- Cross-country skiing
- Venue: Kuyangshu Nordic Center and Biathlon Center, Zhangjiakou
- Date: 11 February 2022
- Competitors: 99 from 50 nations
- Winning time: 37:54.8

Medalists
- 1st place, gold medalist(s):  / Iivo Niskanen / Finland
- 2nd place, silver medalist(s):  / Alexander Bolshunov / ROC
- 3rd place, bronze medalist(s):  / Johannes Høsflot Klæbo / Norway

= Cross-country skiing at the 2022 Winter Olympics – Men's 15 kilometre classical =

The men's 15 kilometre classical competition in cross-country skiing at the 2022 Winter Olympics was held on 11 February, at the Kuyangshu Nordic Center and Biathlon Center in Zhangjiakou. The event was won by Iivo Niskanen of Finland.
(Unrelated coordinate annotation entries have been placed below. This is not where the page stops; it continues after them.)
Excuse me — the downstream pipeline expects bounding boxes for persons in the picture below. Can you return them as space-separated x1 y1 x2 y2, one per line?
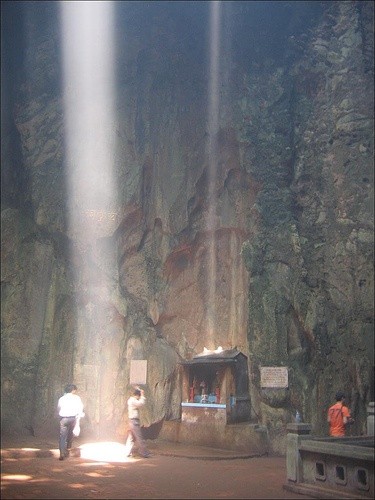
57 384 85 461
326 393 354 440
124 387 152 458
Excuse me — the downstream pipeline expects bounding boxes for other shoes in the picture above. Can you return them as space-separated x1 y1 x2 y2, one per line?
59 456 65 460
64 451 69 457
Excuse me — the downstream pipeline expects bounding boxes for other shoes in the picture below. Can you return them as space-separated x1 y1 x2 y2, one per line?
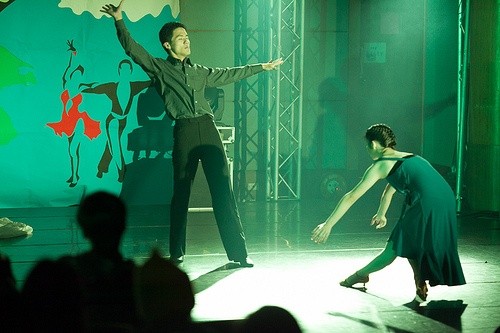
171 256 183 263
234 260 253 267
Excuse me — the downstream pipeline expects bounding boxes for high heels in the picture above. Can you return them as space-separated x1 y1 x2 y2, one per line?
414 274 428 297
340 272 369 286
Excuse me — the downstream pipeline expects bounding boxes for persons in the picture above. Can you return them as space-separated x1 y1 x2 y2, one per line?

Alexander Bolshunov, representing the Russian Olympic Committee, won silver, and Johannes Høsflot Klæbo of Norway became the bronze medalist.

==Summary==
The 15 km distance event alternates between the Olympics, and in 2018 it was the freestyle event. The defending champion was Dario Cologna, who won this distance three times in a row (in 2010, 2014, and 2018), as well as 30k skiathlon in 2014. He finished in the 44th position. The silver medalist Simen Hegstad Krüger qualified for the Olympics but tested positive for COVID just before the games and was not able to start. The bronze medalist Denis Spitsov qualified as well, but did not start either. The overall leader of the 2021–22 FIS Cross-Country World Cup before the Olympics was Klæbo, and the distance leader was Bolshunov. The season was dominated by the Norwegians and Russians, who together took 20 podium places in distance events out of 24, and three more podium places were taken by Niskanen. Hans Christer Holund was the 2021 World Champion in 15 km freestyle.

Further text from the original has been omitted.